Who knows (well at least one person does but that person is not me) but it is certainly something worth thinking about. If Tim Farron had decided to quit weeks in advance of the General Election then the obvious point to resign would be the morning after. Instead he came out and praised the fact we had increased our representation in parliament by 50% compared to the 2015 debacle. So something must have changed and the obvious thing to point at and question is the fact Nick Clegg wasn’t an MP any more.
If we take him at his word though that he decided to walk away in the early days of the campaign then that doesn’t paint him in a good light either. Had he left a fortnight into the campaign, it would have allowed the party a month to put someone else in the spotlight and interim leader. Logically that would have been Nick Clegg but it obviously may not have been. It could have been Norman Lamb.
If a change had happened though it should be done like a band-aid. You pull it off quickly, deal with the stinging and then get on with it. I have written about Tim’s performances in the media during the campaign and they were mixed. Couple of stinkers but also a couple of good ones. He was certainly far better than the Prime Minister (although I admit, that is a pretty low bar) but maybe the damage had already been done.

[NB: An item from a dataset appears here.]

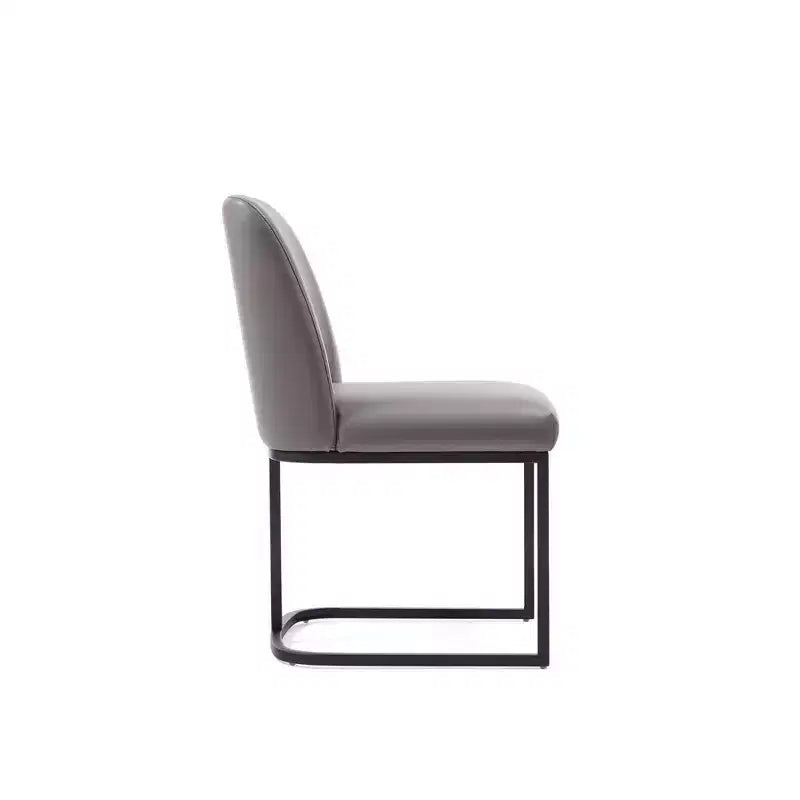 Set of 8 Serena Modern Leatherette Upholstered Dining Chair Set - Manhattan Comfort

The party had all the momentum early but it ground to a halt when talking about the gay sex issue and it was something we all knew was going to be something the party (and Tim) had to nip in the bud. The fact they (and he) did not just knee-capped the campaign and when the decision to move away from hope and towards scare tactics happened, it was game set and match for the party to ever hit the 30-40 MP mark that some (maybe many) thought was possible on April 18 when the General Election was called. Was Farron damaged goods or was the party? That is a great question.
When he only just held on to his seat despite the usual boost that party leaders get, that says a lot. Norman Lamb managed to hold on in North Norfolk despite facing real Brexit related challenges. Tom Brake held off the Tories yet again in Carshalton & Wallington. Stephen Lloyd was able to wrestle back Eastbourne despite it being a leave area. Tim Farron is (and I still say is) a very popular constituency MP but he nearly lost. This has to be down in some degree to his performance as leader of the party.
Maybe had he quit in early May then the party would have been able to wrestle back some of that momentum. I don’t think any party leader should not want to carry on with the job certainly relatively early on in the campaign. Look at Paul Nuttall for example. I do think Tim gave everything but if your heart isn’t deep down in it then people can see that.
I have serious doubts as to whether Tim decided to quit two weeks into the campaign. The timeline just doesn’t fit with how he acted post June 8. If he’s speaking the truth and he knew he was going post General Election and still quit in the Grenfell Tower aftermath then that is not a good look and not a good legacy to leave. People talk about things leaving a bad taste in the mouth, if that is how it went down then bloody hell, that looks terrible.
Lastly he said that his job was to save the party and that it still exists and is moving forward. Well it does still exist but whether it is moving forward is still very much up in the air. The country is clearly veering towards two-party politics once again (more so than two years ago) due to the fact so many LD/Con battles have seen the party move into third behind Labour. Depressingly I don’t see any real recovery unless Brexit is an utter disaster.
Until Jeremy Corbyn gets his chance then the country will want to see what he can do. The next General Election (whenever it will be) will surely see more of a Labour surge and due to the lack of tactical voting prowess of many voters, that will lead to even fewer Lib Dem MPs.
The future’s bright, The future’s orange says a popular advertising slogan. For the Lib Dems though this does not feel accurate at the moment.